Still nonplussed, I could not wrap my skull around Neal beating up on a teacher, it simply didn't compute. Dad took me out and about just to keep ourselves occupied and out of the situation. We managed to find the local Children's Museum, which was kind of interesting. They did have a planetarium, which under any other circumstance, I would have found fascinating. During the almost hour long show, seated in the dark looking up at the dome, I found myself distracted thinking about Neal. My mind tried to work out all the possible permutations for how Neal could find himself in such a situation as to attack a teacher. With the stars whirling overhead as the massive projector hummed and turned, I began to feel queasy.
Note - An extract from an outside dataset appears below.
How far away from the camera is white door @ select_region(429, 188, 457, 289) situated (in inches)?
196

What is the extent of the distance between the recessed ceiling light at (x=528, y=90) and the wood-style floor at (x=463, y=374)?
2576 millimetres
The lights came up just in time for me to flee the room and lean on the railing of the staircase near the doors. I'm not quite sure how I managed to avoid vomiting, but the nausea passed as quickly as it came, leaving me in a cold-sweat.

"You okay son?" Dad's voice came into my ear.

"I think the stars moving got me a little motion sick." I said, opening my eyes gently, testing to see if the room would stop spinning. It did, eventually. Dad took me to a picnic bench outside, near where our car was parked.

"Dad," I said suddenly, "I can't seem to stop thinking about Neal, over and over again."

"I'm sure your upset by the whole ordeal, Oliver," he spoke soothingly, "It'll pass."

"No, Dad," I persisted, "I keep thinking the same thoughts, like in a circle, as if I can't stop them. I feel really strange." Dad looked at me with a concerned expression and herded me toward the car. He drove me directly to the Newington Children's Hospital, where he demanded to see the doctor. A few quick tests, and a consultation with the doctor, resulted in us both walking out with an adjustment to my medication. I was relieved to be leaving without too much falderal, I felt like I was pretty much done with medical stuff. We stopped at a roadside hot-dog and burger joint where Dad treated me to a massive cheeseburger with French fries. It was delicious and did much to improve how I felt. Even the obsessive, circular thinking about Neal was starting to fade.

After lunch, Dad took me to Bushnell Park in Hartford. The ornate carousel was undergoing renovations, so we couldn't ride, but that was okay with me. Walking around the city center, we made a conscious decision to avoid the huge G. Fox building, where Neal's father worked, and instead, found a spot where we could peer through the chain link fence and watch the construction going on for the huge new coliseum and mall being built.

We sat on a bench, soaking up the afternoon sun that helped to warm the chilled autumn air. After several minutes of keeping to our own thoughts, my Dad suddenly spoke.

"I want you to know how very proud I am of you, Oliver," he said, his voice full of emotion.

"For what?" I asked.

"Well, for starters," he said, "you've had an awful lot of shit thrown at you in the past year and a half, son. With every hit, you took it standing tall. Whatever knocked you down, you just got right back up again. That takes guts and it makes me confident you have the makings of a hell of a man." I sat on that bench, stunned.

"Really, Dad?"

"Really, Oliver," he nodded, "many boys would have lashed out, or become what they call 'troubled', but not you."

"I still feel kinda knocked down by whatever this thing is with Neal," I said.

"That's because you're worried about him," Dad replied, "you two are connected at the hip. It's no surprise you feel scared and upset for him, even when you have your own crap to deal with."

I smiled wryly to myself, thinking about all the various ways Neal and I had "connected", which of course, led to a swelling in my nether regions. I crossed my arms and leaned on my knees as if being pensive, in an effort to hide the straining lump in my pants. Damned thing sure liked to make its presence known at the worst possible times. I'm sure Dad knew what was going on, because he chuckled and shook his head.

"You are something else, you two," he smiled, looking out over the construction.

"I can't help it Dad," I said, softly, "I love him.

"I know you do, Son," Dad sighed, "I know you do."